Stored data entries
%%

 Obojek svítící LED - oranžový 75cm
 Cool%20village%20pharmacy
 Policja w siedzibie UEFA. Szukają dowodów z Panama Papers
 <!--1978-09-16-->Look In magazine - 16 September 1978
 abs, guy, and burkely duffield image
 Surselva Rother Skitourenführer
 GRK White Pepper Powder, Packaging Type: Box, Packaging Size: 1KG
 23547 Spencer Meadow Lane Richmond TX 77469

%%
%%

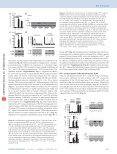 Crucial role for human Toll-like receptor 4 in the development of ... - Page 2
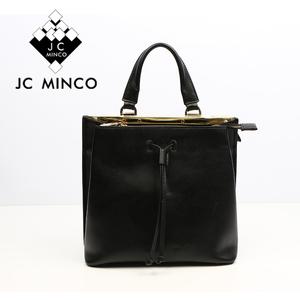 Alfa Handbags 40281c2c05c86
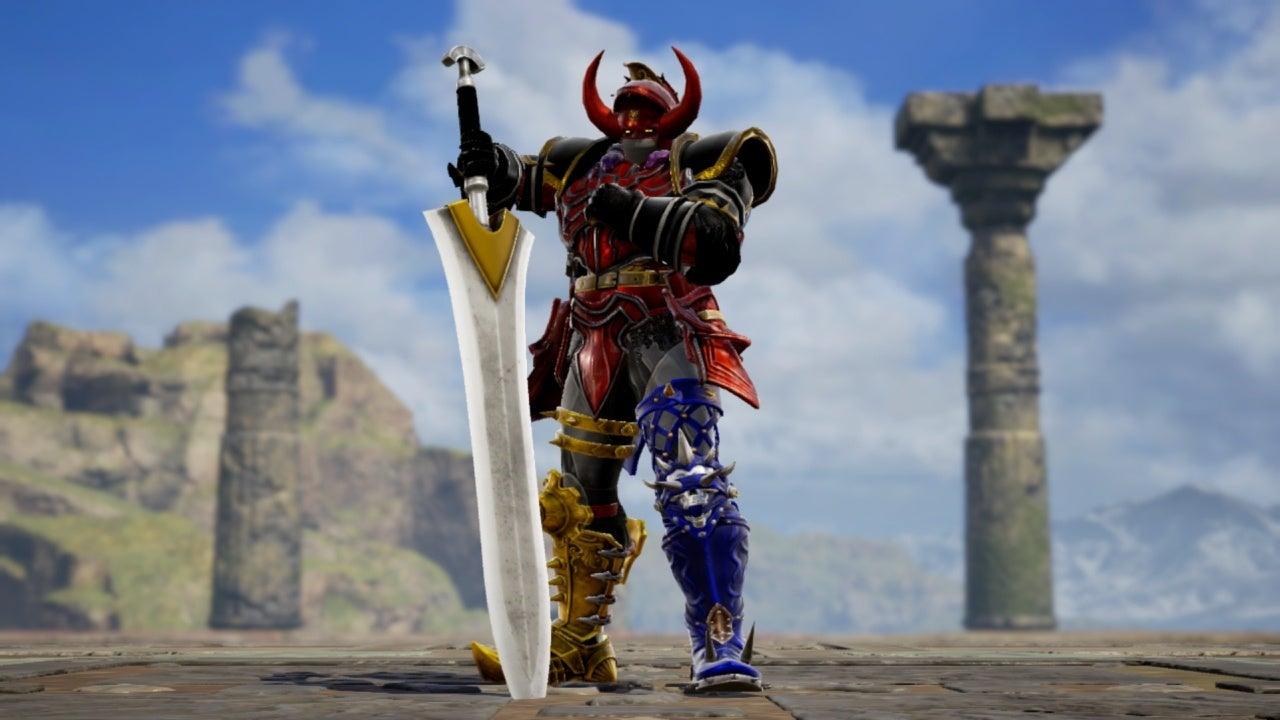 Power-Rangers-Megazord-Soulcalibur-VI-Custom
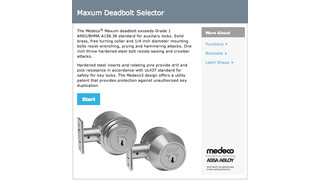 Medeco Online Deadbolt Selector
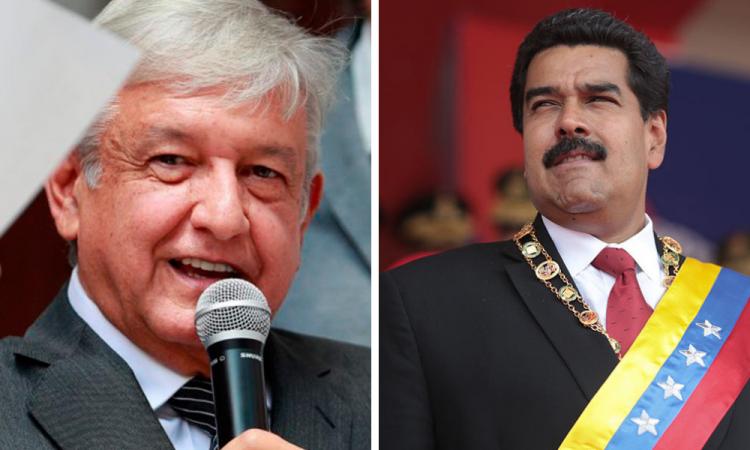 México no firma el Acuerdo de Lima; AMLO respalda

%%

■ Activity ■
Return exactly the lines above from the line that has "Surselva Rother Skitourenführer" through the line that has "23547 Spencer Meadow Lane Richmond TX 77469", inclusive, and nothing else.

■ The answer ■
 Surselva Rother Skitourenführer
 GRK White Pepper Powder, Packaging Type: Box, Packaging Size: 1KG
 23547 Spencer Meadow Lane Richmond TX 77469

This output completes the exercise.